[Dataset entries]
%%
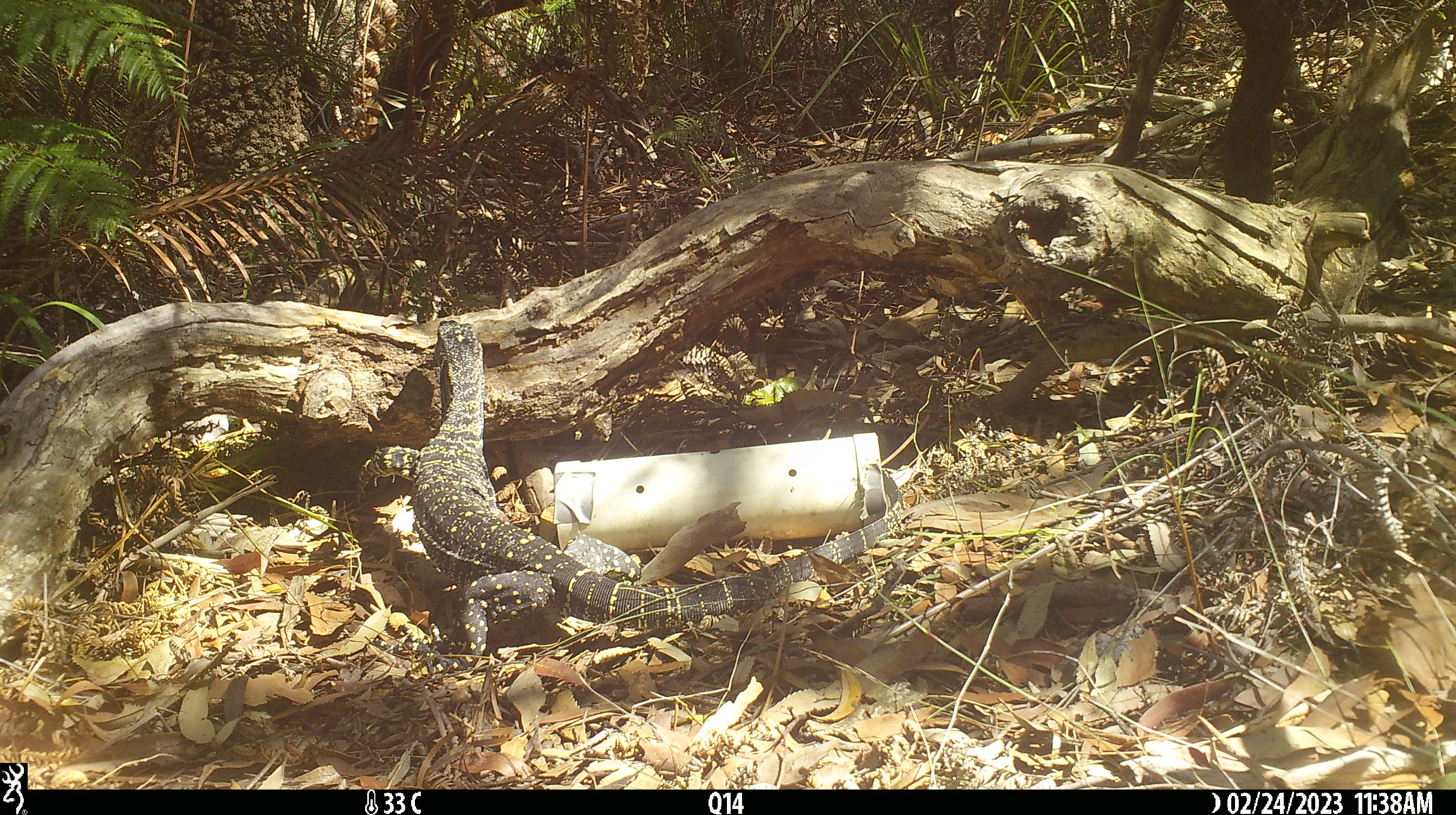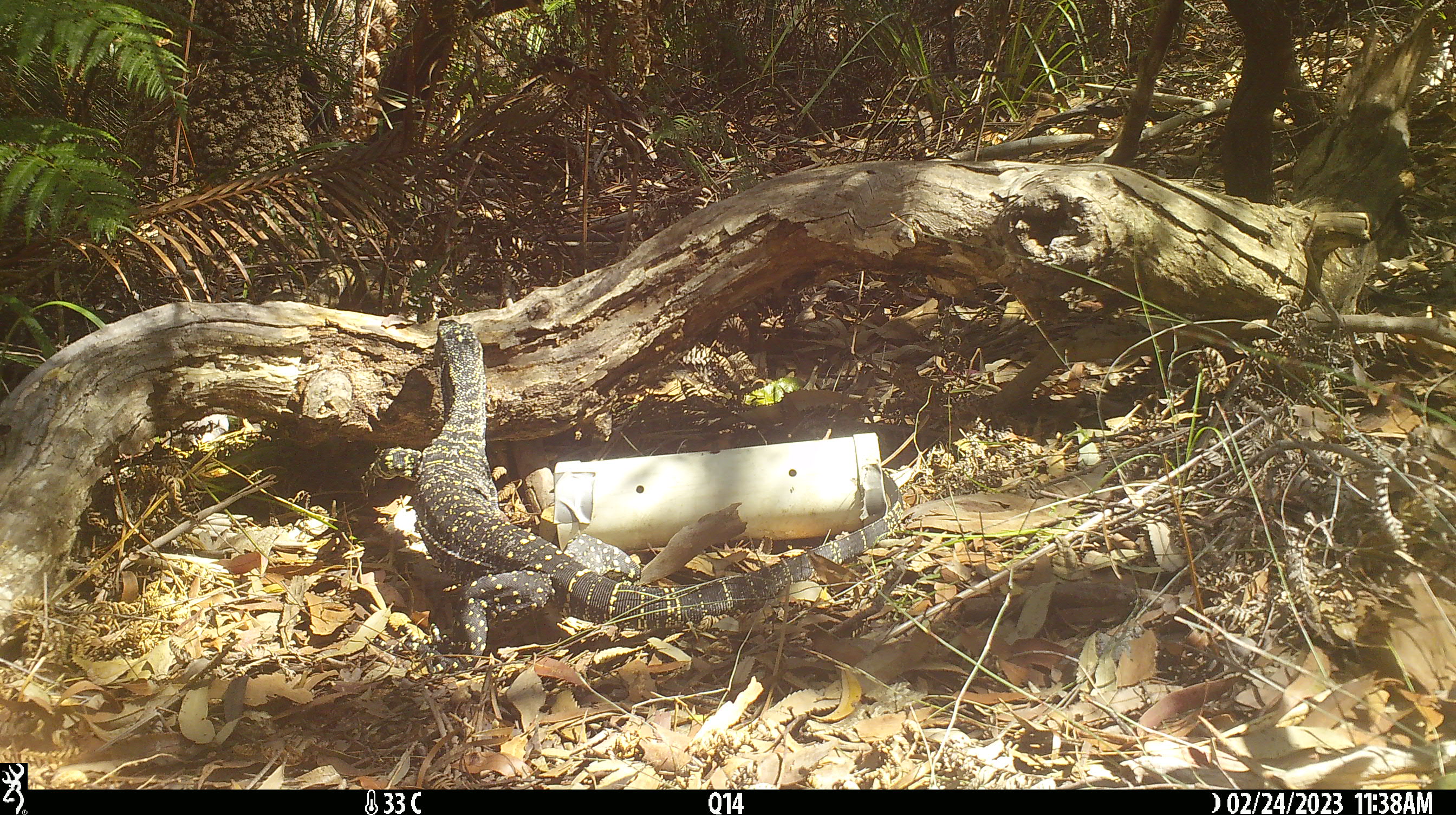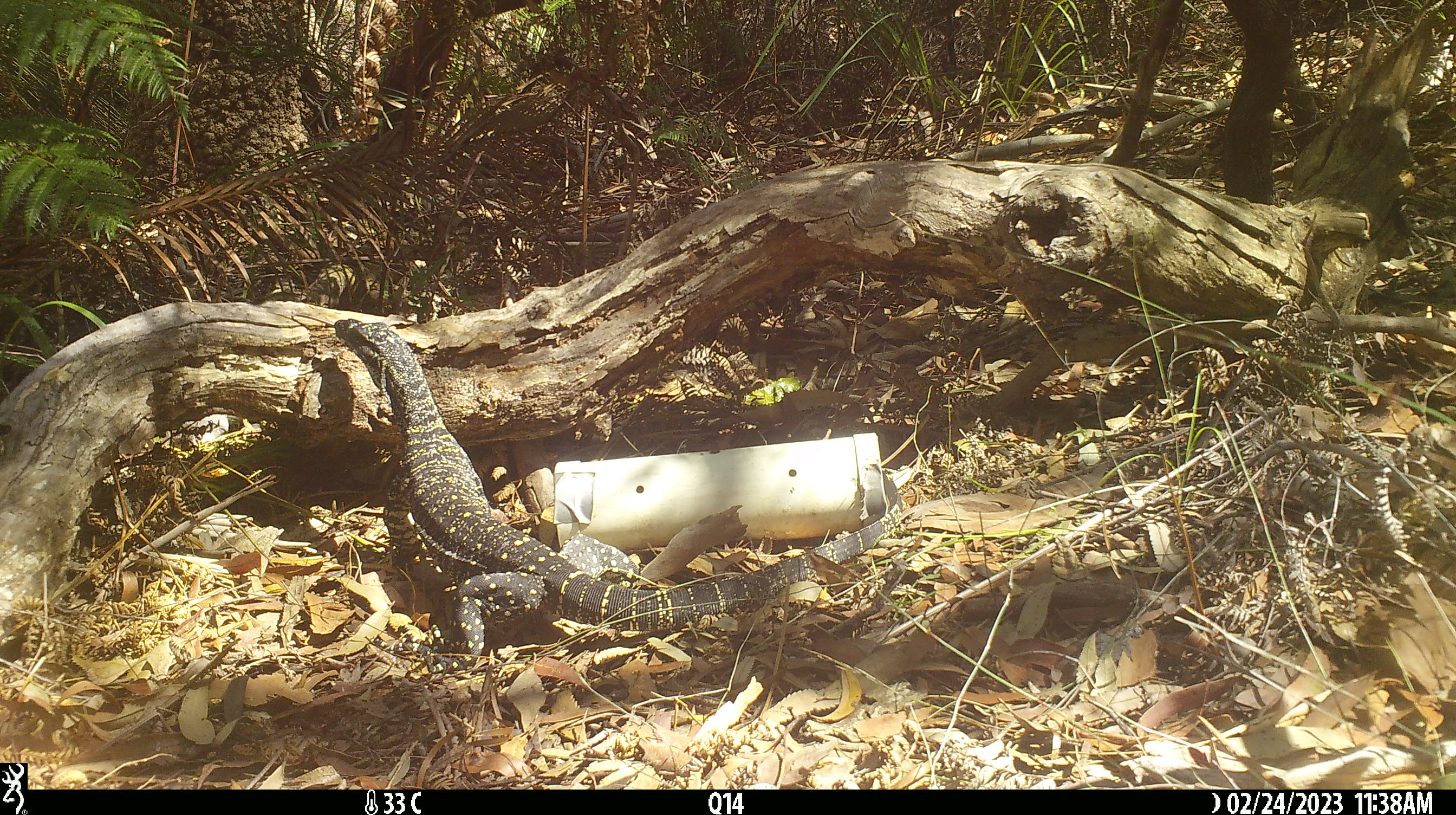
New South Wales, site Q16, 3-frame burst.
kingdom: Animalia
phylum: Chordata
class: Reptilia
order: Squamata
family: Varanidae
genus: Varanus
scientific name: Varanus varius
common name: lace monitor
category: goanna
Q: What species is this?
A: Goanna (lace monitor) (Varanus varius).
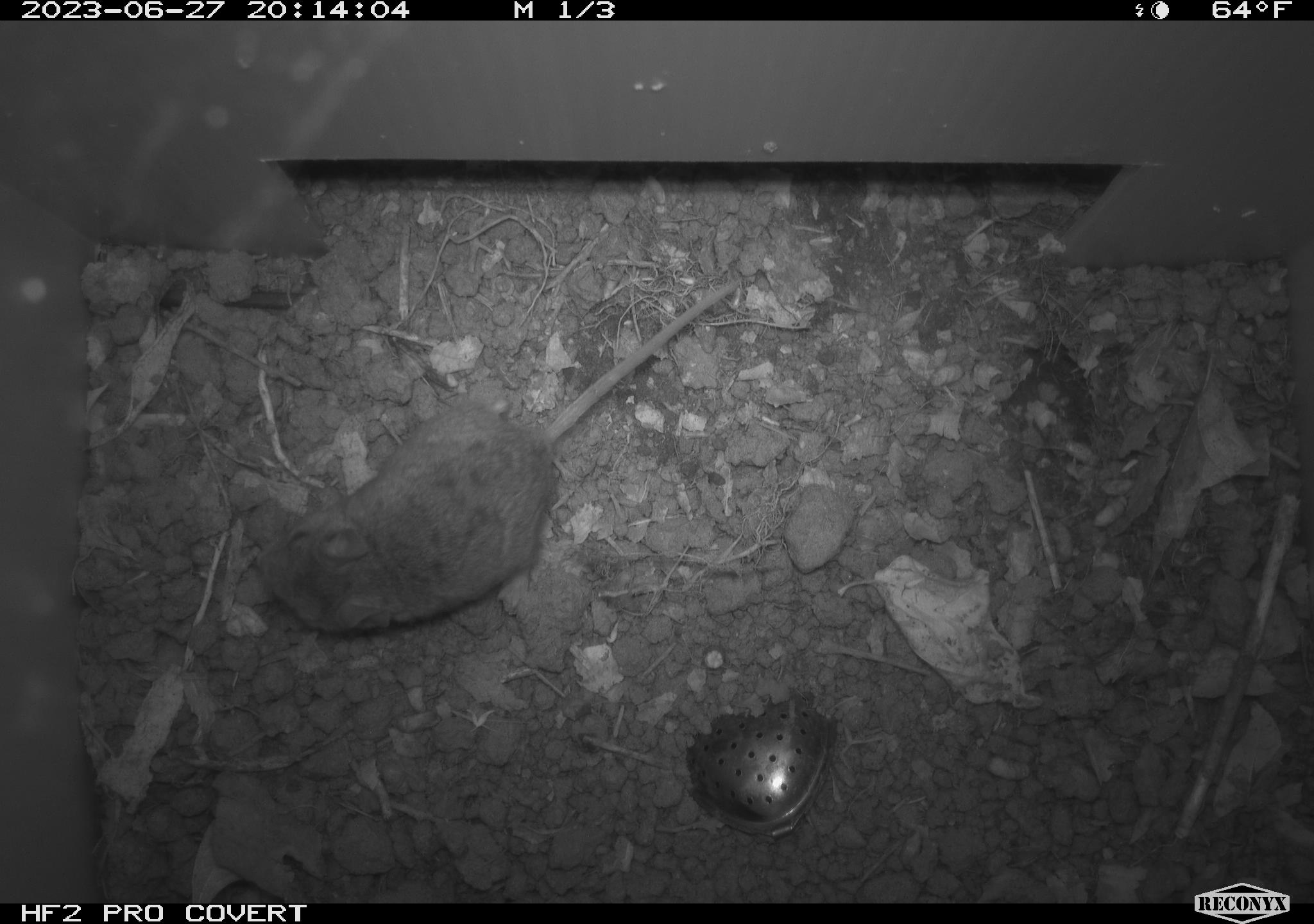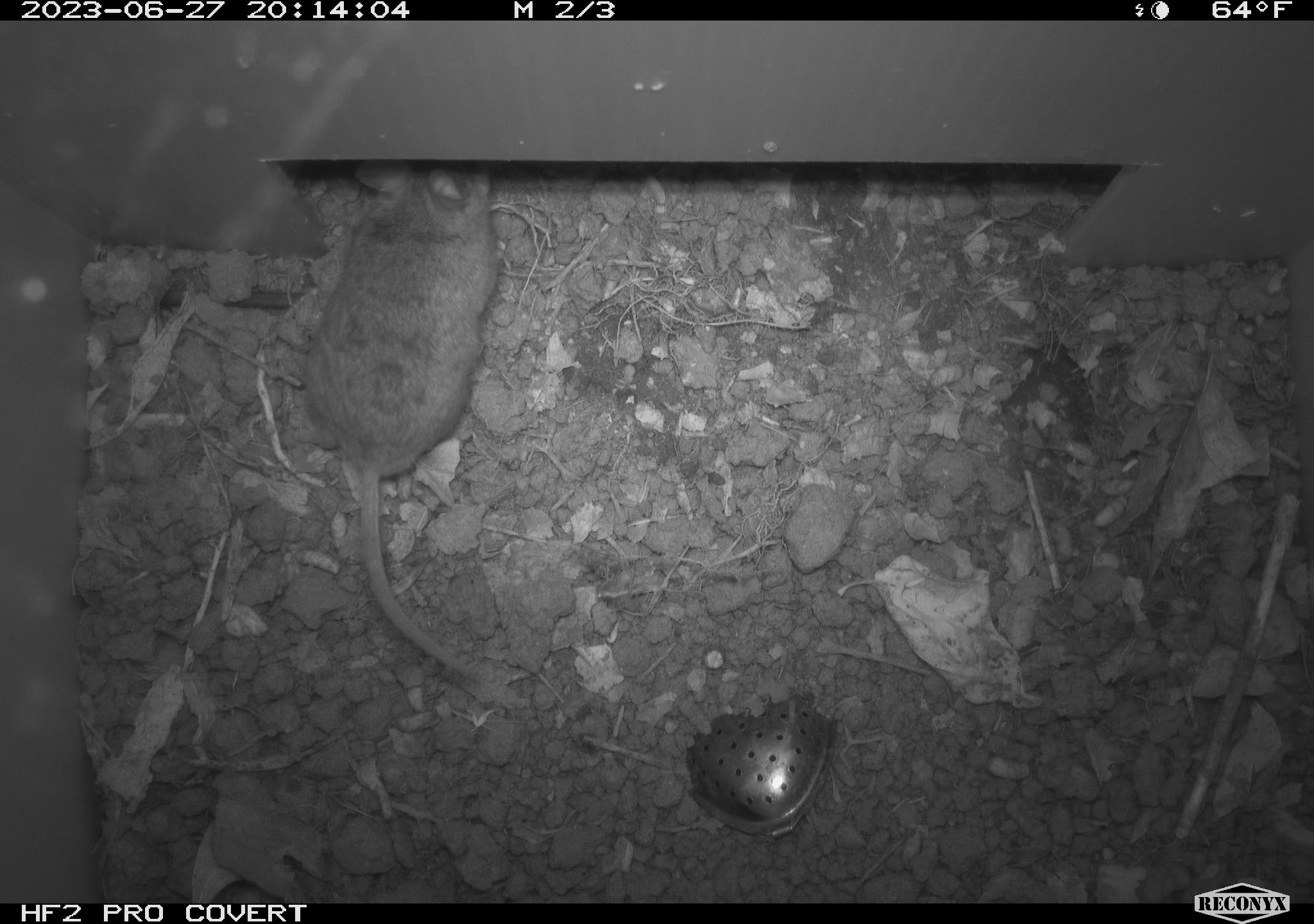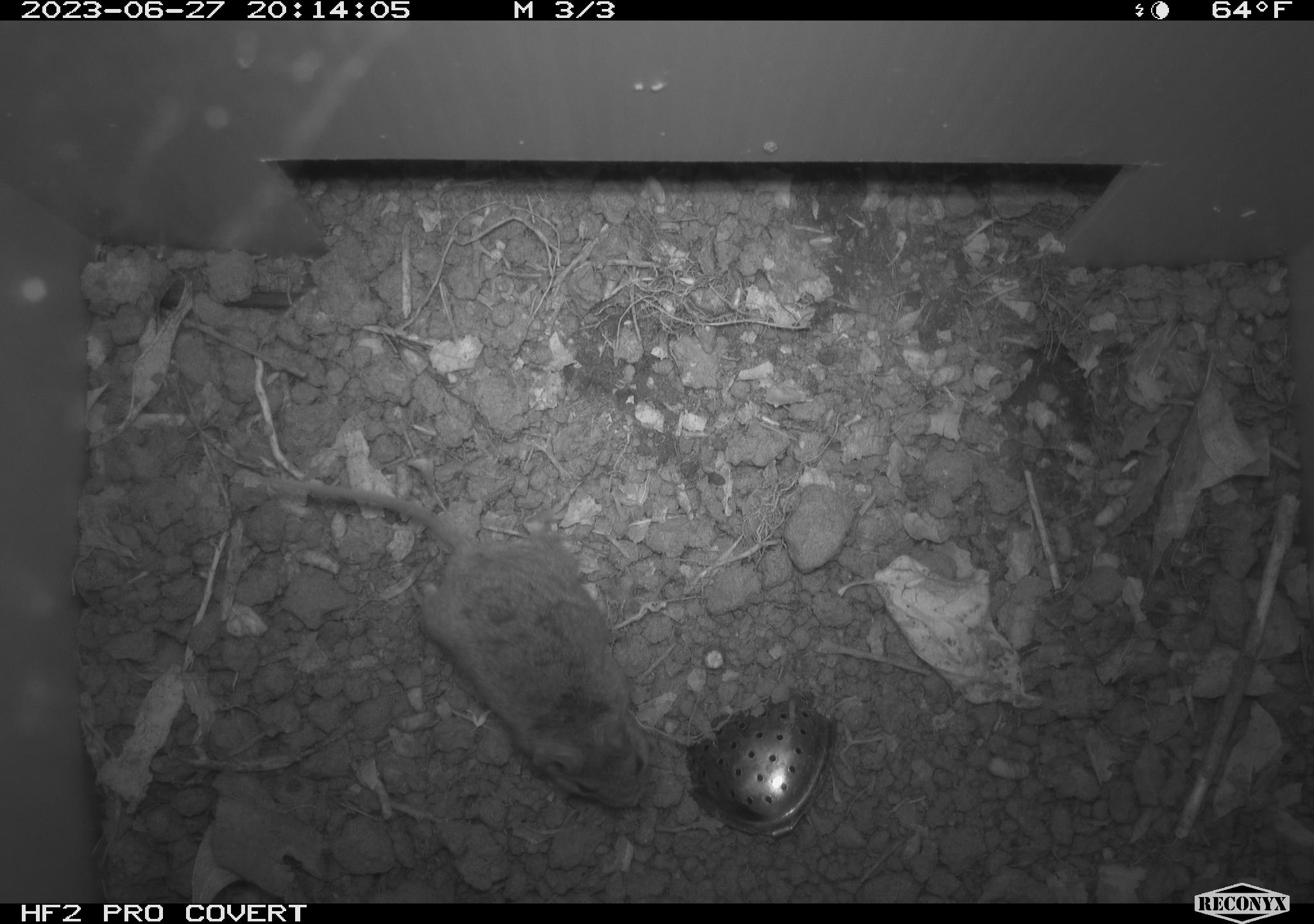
%%
## What needs to be done
Copy every record exactly, without the pictures.

## Task result
New South Wales, site Q16, 3-frame burst.
kingdom: Animalia
phylum: Chordata
class: Reptilia
order: Squamata
family: Varanidae
genus: Varanus
scientific name: Varanus varius
common name: lace monitor
category: goanna
Q: What species is this?
A: Goanna (lace monitor) (Varanus varius).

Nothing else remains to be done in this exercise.